10 de novembro de 2022

Cinco anos e meio na Folha

Convidado para a equipe de transição, deixo este espaço para não misturar as coisas

Nelson Barbosa

Folha de S.Paulo

Como alguns leitores devem saber, fui convidado para a equipe de transição de Lula, juntamente com Guilherme Mello, André Lara Resende e Persio Arida. Aceitei o convite e, por esse motivo, decidi deixar de escrever neste espaço para não misturar as coisas.

Agradeço à Folha pela oportunidade de publicar minhas opiniões sobre economia e política, com total liberdade de expressão.

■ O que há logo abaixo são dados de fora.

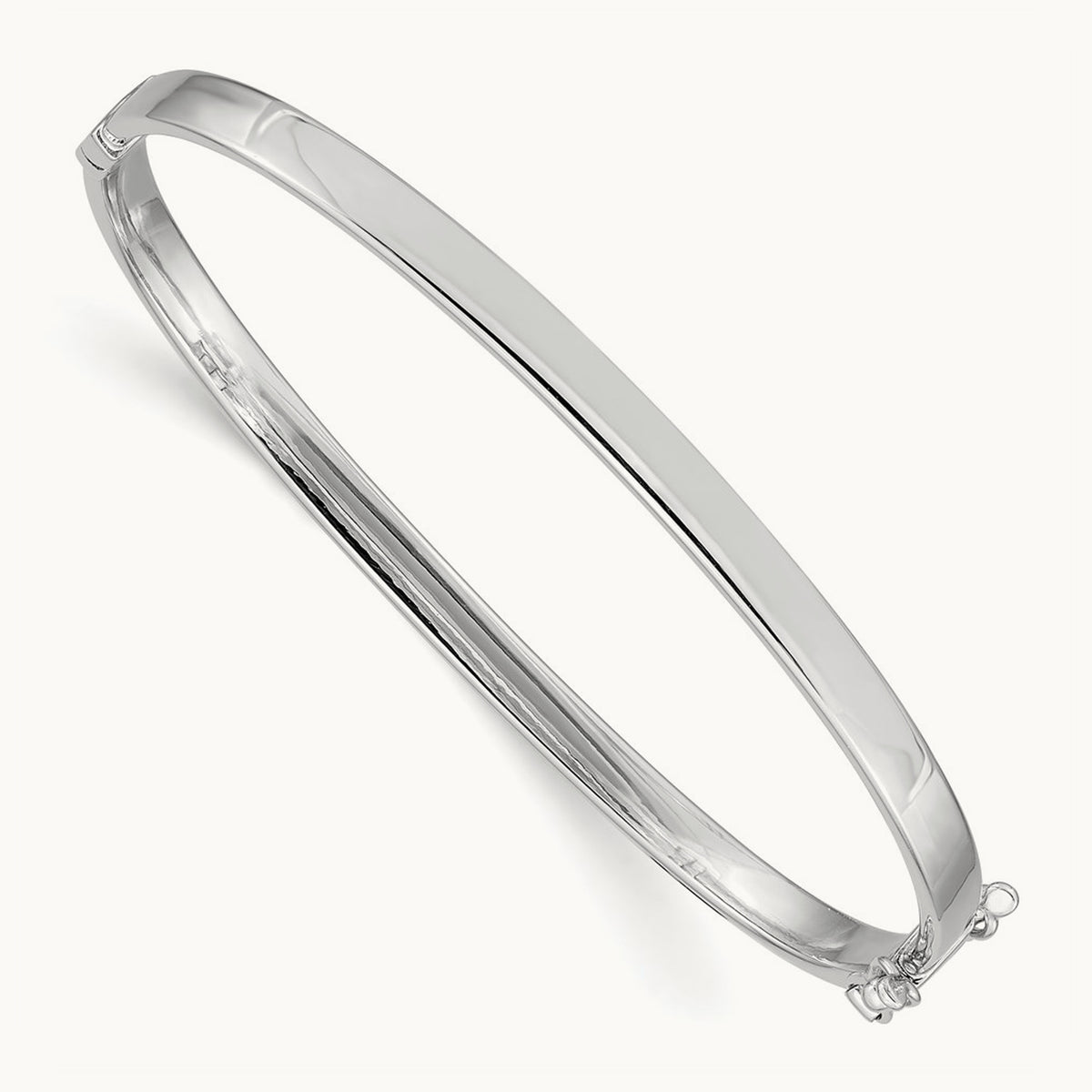 Hinged Bangle — 14K White Gold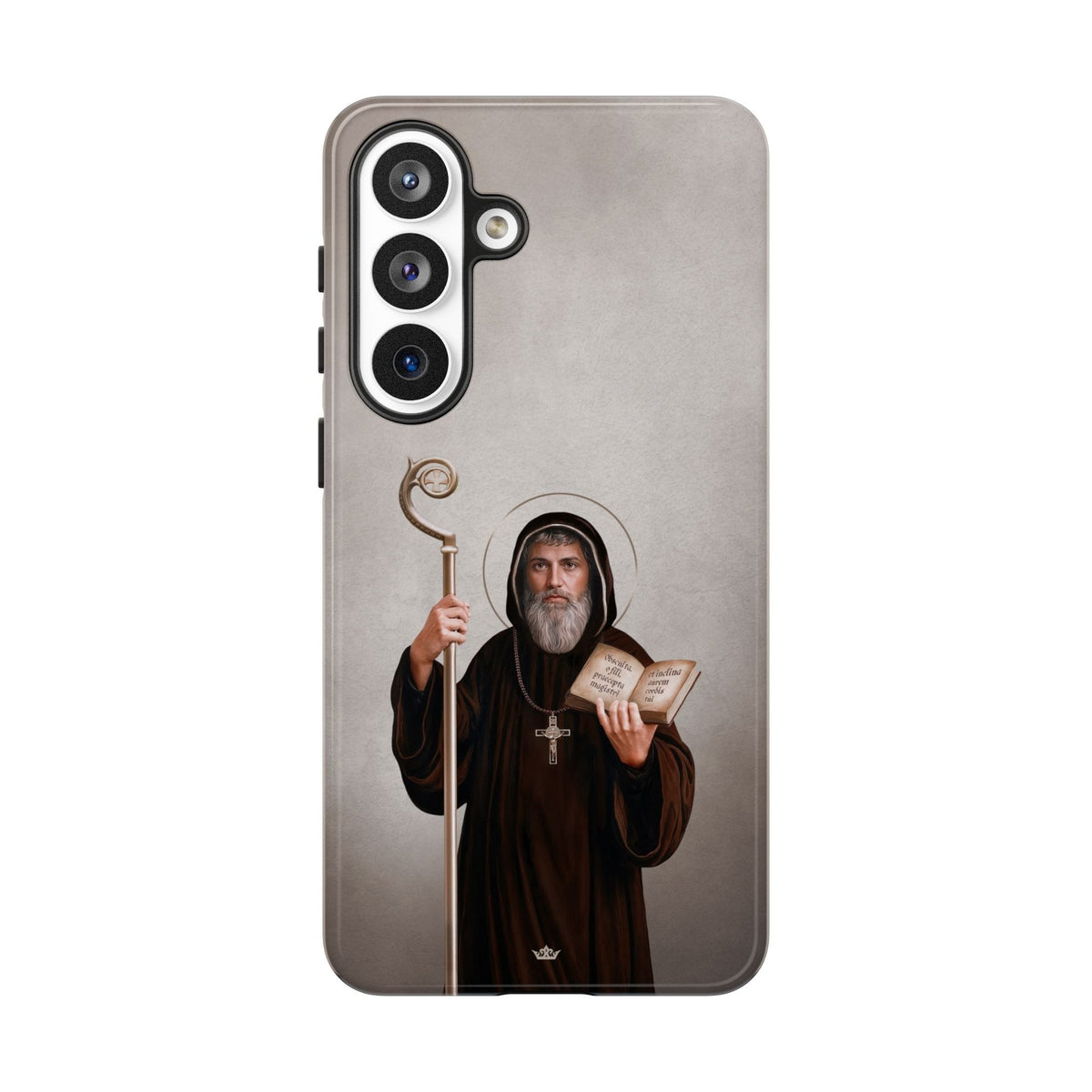 St. Benedict Hard Phone Case (Light) Copyright VENXARA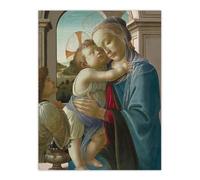 Artery8 Virgin and Child an Angel Large Wall Art Poster Print 18X24 Inch Artwork By Botticelli : Tender Mother And Child Artwork Perfect For Lounge Or Nursery Radiating Peace And Divine Warmth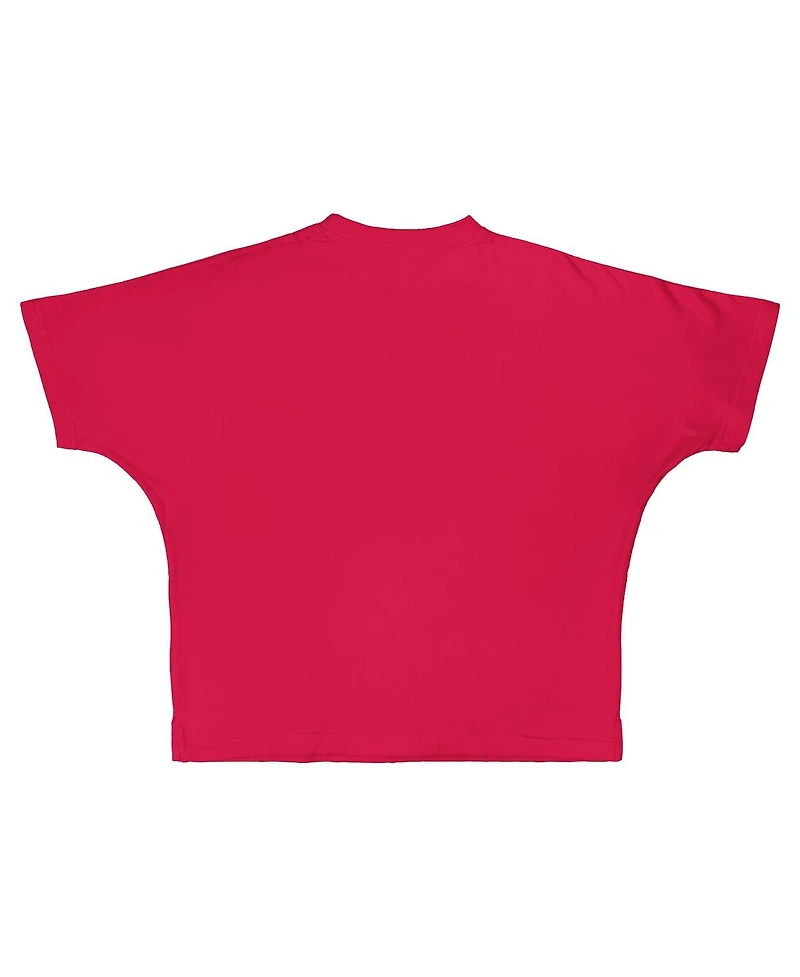 Pressbox Women's Scarlet Ohio State Buckeyes Flannigan Oversized T-Shirt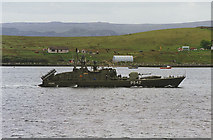 NG8688 : Naval craft on exercise, Aultbea by Nigel Brown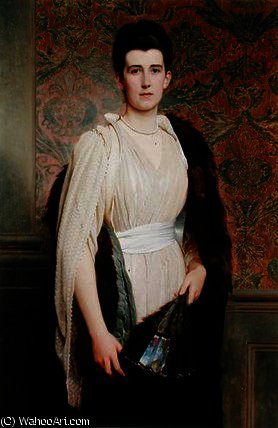 Wikioo.org - The Encyclopedia of Fine Arts - Painting, Artwork by Charles Edward Perugini - Portrait of a Woman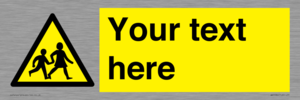 WV5584: Custom Warning children Sign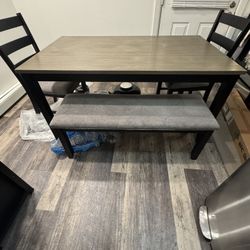 Dining Table With Bench And 4 Tables 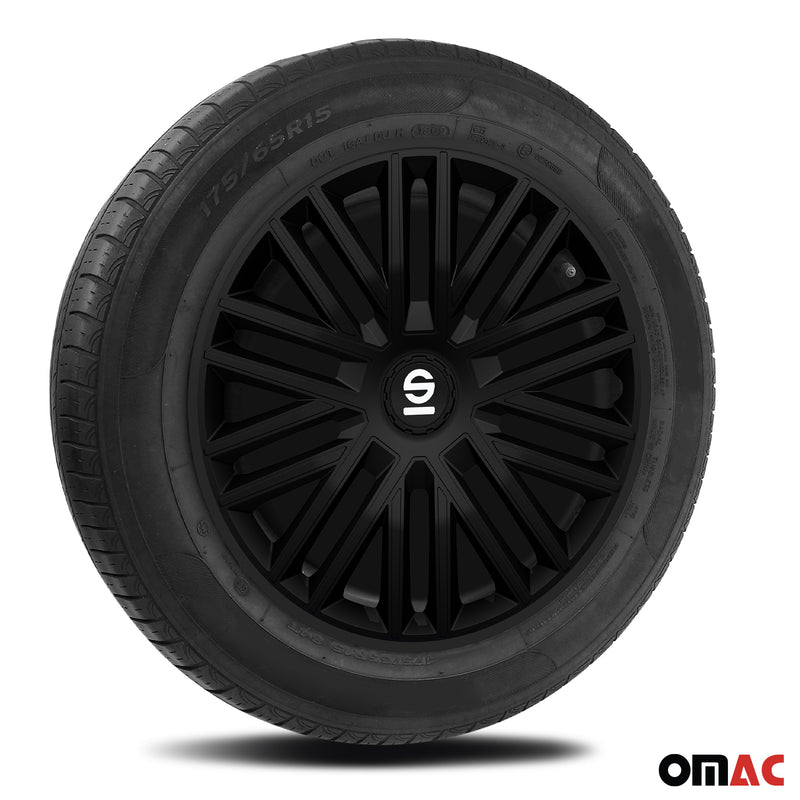 Coprimozzi Sparco 14 pollici Bergamo Nero 4 pezzi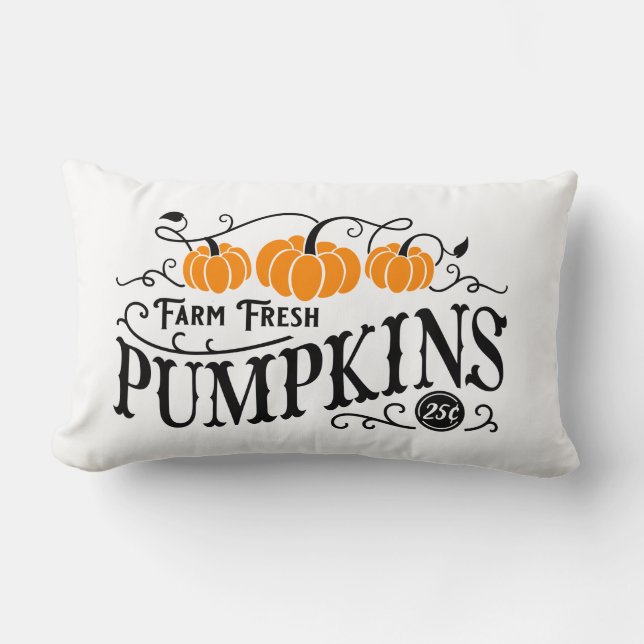 Pumpkin Patch Lumbar Pillow Kussen (Voorkant)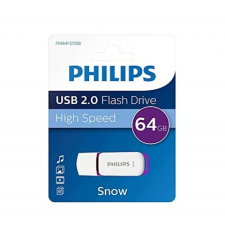 Philips PH668015 Pendrive USB 2.0 64GB Snow Edition fehér-lila pendrive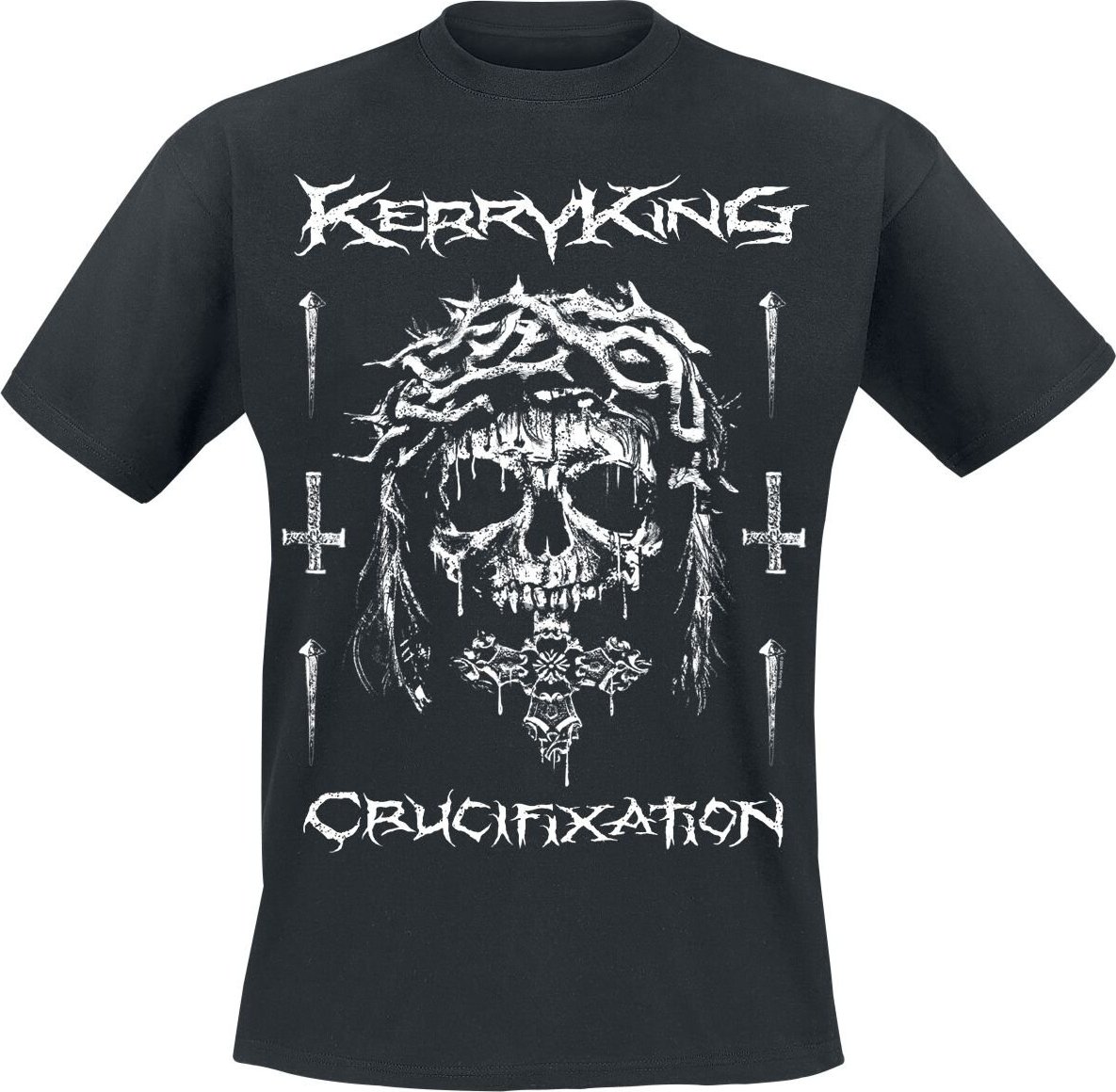 Kerry King Crucifixion Tričko černá - RockTime.cz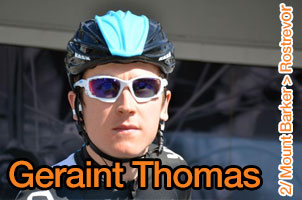 Geraint Thomas wint de 2de etappe van de Tour Down Under, verstoord door een valpartij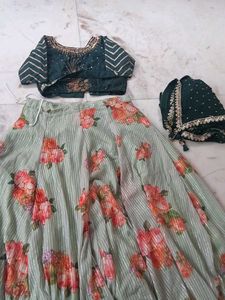 Beautiful Floral Lehenga Choli Set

Foram cinco anos e meio como colunista.

Agradeço, também, aos leitores, por suas críticas favoráveis e desfavoráveis, com quem também aprendi bastante desde 2017. Mas, antes de iniciar a nova empreitada, permitam-me dois comentários.

Ex-ministro da Fazenda Nelson Barbosa - Divulgação

O primeiro é sobre um assunto recorrente: a definição da política fiscal de 2023 em diante, o que está gerando ruído e volatilidade no mercado.

Como já afirmei neste espaço, o Projeto de Lei Orçamentária Anual (Ploa) de 2023, enviado pelo atual governo ao Congresso, está muito aquém do necessário para manter o Auxílio Brasil em R$ 600 por mês, bem como para preservar vários programas essenciais no seu valor nominal de 2022.

Do jeito que está, o Ploa 2023 prevê contração do gasto primário em 1,4% do PIB no próximo ano, um corte nunca feito em nossa história econômica recente.

Colocando de outra forma, se houver aumento de gasto de até R$ 150 bilhões em relação ao projetado no Ploa 2023, ainda assim a despesa primária de 2023 provavelmente ficará no mesmo valor de 2022, de 19% do PIB.

Antes da eleição, o próprio governo Bolsonaro já havia reconhecido a necessidade de revisar o Ploa 2023 e elevar o gasto primário. Agora parece que essa tarefa caberá exclusivamente ao governo eleito, que já iniciou discussões sobre uma "proposta de emenda à Constituição (PEC) de transição".

O formato e valor da PEC da Transição ainda estão em debate, mas, caso aprovada, acho que a proposta será o primeiro passo de uma reconstrução fiscal e econômica mais ampla, que deve incluir a revisão das atuais regras fiscais, a retomada da reforma tributária, a recuperação do investimento público, uma nova política de diversificação produtiva e o desenvolvimento sustentável (ambiental e social).

Sobre a proposta fiscal especificamente, no início deste ano eu disse que qualquer solução teria que passar na política e no mercado. Não adianta passar em apenas um deles. Já apresentei várias ideias e propostas de política econômica neste espaço. Agora irei reapresentar essas ideias e ouvir alternativas na equipe de transição.

Meu segundo comentário é coisa de nerd, recomendar um livro: "Chip War, The Fight For The World's Most Critical Technology", de Chris Miller, professor de história internacional da Tufts University (Boston, EUA). O livro saiu no mês passado e descreve a evolução do setor de semicondutores, desde a invenção do transistor até hoje.

O texto é excelente (coisa de historiador, não de economista) e cheio de informações úteis para economistas e não economistas, mesclando dinâmica de mercado, papel de políticas públicas, disputas internacionais e implicações sociais e econômicas da "revolução dos chips".

Do meu ponto de vista de economista, o livro de Miller documenta e comprova a importância do Estado no desenvolvimento tecnológico, não necessariamente via empresas estatais, mas sobretudo via estímulo à pesquisa acadêmica e inovação de mercado.

Voltando ao parágrafo inicial, agradeço especialmente o apoio de vários colegas durante minha jornada na Folha. Como diz aquele ditado popular: é na adversidade que conhecemos os verdadeiros amigos.